Buddy, you gotta be kidding with the spin you're attempting.

Doordash is scamming the customers by taking money the customers want to give to the drivers and putting it into their coffers instead.

The vast majority of customers tip between $1 and $5.

This means on all of those deliveries, the driver gets zero benefit from the customer's tip.

Obviously no customer would ever add a tip if they knew the driver's earnings would stay the same with or without the tip.

Every customer should be told about this and made aware that the only way the driver will benefit from tips $5 or less is to tip in CASH.

Customers who tip $5 or less thru the app are throwing their money away.

Maybe customers will sue doordash.


----------



## Launchpad McQuack (Jan 8, 2019)

Nats121 said:


> Maybe customers will sue doordash.


I think the customers have a better case than the drivers. The drivers know how it works. It's somewhat unconventional, but it makes sense once you understand it. Doordash guarantees that you will make at least $X for a delivery. They don't guarantee that _they will pay you_ $X for a delivery, just that you will make at least that much. If you don't make that much on the delivery, then they chip in the difference to get you to the guaranteed minimum.
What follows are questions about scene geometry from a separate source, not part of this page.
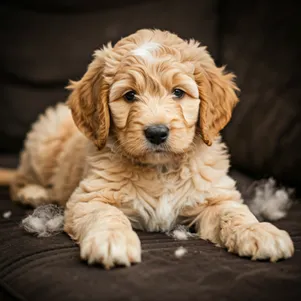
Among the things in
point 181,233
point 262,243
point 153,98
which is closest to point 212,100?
point 153,98

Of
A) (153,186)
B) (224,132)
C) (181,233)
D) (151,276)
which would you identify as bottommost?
(151,276)

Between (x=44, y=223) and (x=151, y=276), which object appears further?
(x=44, y=223)

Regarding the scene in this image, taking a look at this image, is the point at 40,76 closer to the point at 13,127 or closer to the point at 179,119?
the point at 13,127

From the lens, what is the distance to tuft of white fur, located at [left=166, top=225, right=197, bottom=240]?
245 centimetres

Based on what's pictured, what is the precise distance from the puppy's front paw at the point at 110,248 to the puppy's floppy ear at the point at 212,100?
71 cm

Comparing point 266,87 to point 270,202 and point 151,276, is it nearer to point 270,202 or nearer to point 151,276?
point 270,202

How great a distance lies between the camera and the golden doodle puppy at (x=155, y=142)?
2361mm

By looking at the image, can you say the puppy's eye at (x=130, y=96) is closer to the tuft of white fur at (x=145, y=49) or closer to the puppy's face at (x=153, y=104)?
Answer: the puppy's face at (x=153, y=104)

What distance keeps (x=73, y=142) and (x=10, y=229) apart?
0.82m

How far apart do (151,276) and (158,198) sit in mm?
737

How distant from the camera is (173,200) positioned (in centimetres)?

I see nothing wrong with this as long as they're up front and honest about it.

Customers, on the other hand, never see the breakdown or the details of the pay structure. They are tipping through the app with the assumption that their tip will add to the driver's total pay, not reduce the amount that DoorDash chips in. Unless this is spelled out in the TOS for the customer or explained somewhere in the customer app or web site, then this could possibly be considered fraud.


----------



## Solid 5 (Aug 24, 2018)

Launchpad McQuack said:


> I think the customers have a better case than the drivers. The drivers know how it works. It's somewhat unconventional, but it makes sense once you understand it. Doordash guarantees that you will make at least $X for a delivery. They don't guarantee that _they will pay you_ $X for a delivery, just that you will make at least that much. If you don't make that much on the delivery, then they chip in the difference to get you to the guaranteed minimum. I see nothing wrong with this as long as they're up front and honest about it.
> 
> Customers, on the other hand, never see the breakdown or the details of the pay structure. They are tipping through the app with the assumption that their tip will add to the driver's total pay, not reduce the amount that DoorDash chips in. Unless this is spelled out in the TOS for the customer or explained somewhere in the customer app or web site, then this could possibly be considered fraud.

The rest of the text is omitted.